Sou do tempo em que ainda se faziam visitas.
Lembro-me de minha mãe mandando a gente caprichar no banho porque a
família toda iria visitar algum conhecido. Íamos todos juntos, família
grande, todo mundo a pé. Geralmente, à noite.
Ninguém avisava nada, o costume era chegar de paraquedas mesmo. E os
donos da casa recebiam alegres a visita.
Aos poucos, os moradores iam se apresentando, um por um.
– Olha o compadre aqui, garoto! Cumprimenta a comadre.
E o garoto apertava a mão do meu pai, da minha mãe, a minha mão e
a mão dos meus irmãos. Aí chegava outro menino. Repetia-se toda a
diplomacia.
– Mas vamos nos assentar, gente. Que surpresa agradável!
A conversa rolava solta na sala. Meu pai conversando com o compadre e
minha mãe de papo com a comadre. Eu e meus irmãos ficávamos assentados
todos num mesmo sofá, entreolhando-nos e olhando a casa do tal
compadre. Retratos na parede, duas imagens de santos numa cantoneira,
flores na mesinha de centro... casa singela e acolhedora. A nossa
também era assim.
Também eram assim as visitas, singelas e acolhedoras. Tão acolhedoras
que era também costume servir um bom café aos visitantes. Como um anjo
benfazejo, surgia alguém lá da cozinha – geralmente uma das filhas – e
dizia:
– Gente, vem aqui pra dentro que o café está na mesa.

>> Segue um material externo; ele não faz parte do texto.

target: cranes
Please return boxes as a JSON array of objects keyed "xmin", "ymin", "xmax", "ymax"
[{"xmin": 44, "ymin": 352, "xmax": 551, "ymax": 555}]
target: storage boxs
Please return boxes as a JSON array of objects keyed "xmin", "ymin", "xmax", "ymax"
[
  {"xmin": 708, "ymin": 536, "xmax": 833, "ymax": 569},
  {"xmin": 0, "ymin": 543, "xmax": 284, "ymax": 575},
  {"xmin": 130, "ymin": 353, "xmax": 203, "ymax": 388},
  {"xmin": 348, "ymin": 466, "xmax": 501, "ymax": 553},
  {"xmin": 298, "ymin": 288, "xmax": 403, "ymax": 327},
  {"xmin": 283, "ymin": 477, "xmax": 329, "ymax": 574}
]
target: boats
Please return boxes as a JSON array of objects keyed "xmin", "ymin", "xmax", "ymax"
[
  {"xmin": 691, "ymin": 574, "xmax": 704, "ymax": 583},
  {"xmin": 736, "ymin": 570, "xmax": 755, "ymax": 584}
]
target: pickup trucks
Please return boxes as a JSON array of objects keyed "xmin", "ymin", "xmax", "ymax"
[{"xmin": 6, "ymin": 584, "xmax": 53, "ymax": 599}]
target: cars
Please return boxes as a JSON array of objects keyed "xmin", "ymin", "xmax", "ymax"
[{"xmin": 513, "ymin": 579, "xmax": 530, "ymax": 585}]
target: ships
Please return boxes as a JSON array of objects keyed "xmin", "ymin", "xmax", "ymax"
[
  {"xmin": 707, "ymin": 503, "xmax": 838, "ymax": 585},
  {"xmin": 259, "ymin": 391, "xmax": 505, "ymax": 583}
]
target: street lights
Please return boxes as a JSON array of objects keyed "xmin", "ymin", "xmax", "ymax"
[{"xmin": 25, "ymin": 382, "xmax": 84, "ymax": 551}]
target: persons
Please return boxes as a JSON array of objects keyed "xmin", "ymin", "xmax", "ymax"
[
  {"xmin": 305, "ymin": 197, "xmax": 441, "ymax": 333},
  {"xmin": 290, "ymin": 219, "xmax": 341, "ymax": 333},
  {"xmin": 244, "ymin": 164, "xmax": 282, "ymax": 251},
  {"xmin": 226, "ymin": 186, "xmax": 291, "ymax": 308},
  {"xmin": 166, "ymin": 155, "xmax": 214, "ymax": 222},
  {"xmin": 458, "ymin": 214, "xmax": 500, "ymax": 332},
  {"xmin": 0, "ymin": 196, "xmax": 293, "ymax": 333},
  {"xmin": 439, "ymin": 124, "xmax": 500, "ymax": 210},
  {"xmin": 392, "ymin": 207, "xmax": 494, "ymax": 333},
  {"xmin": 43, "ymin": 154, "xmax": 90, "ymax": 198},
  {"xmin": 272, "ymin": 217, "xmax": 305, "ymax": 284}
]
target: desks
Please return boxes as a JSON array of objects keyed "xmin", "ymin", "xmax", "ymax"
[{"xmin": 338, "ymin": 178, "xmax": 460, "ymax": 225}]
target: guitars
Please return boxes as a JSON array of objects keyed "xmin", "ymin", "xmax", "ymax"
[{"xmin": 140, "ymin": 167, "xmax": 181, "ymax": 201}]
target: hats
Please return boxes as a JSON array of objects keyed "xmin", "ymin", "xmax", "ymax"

Tratava-se de uma metonímia gastronômica. O café era apenas uma parte:
pães, bolo, broas, queijo fresco, manteiga, biscoitos, leite... tudo
sobre a mesa.
Juntava todo mundo e as piadas pipocavam. As gargalhadas também. Pra
que televisão? Pra que rua? Pra que droga? A vida estava ali, no riso,
no café, na conversa, no abraço, na esperança... Era a vida
respingando eternidade nos momentos que acabam.... era a vida
transbordando simplicidade, alegria e amizade...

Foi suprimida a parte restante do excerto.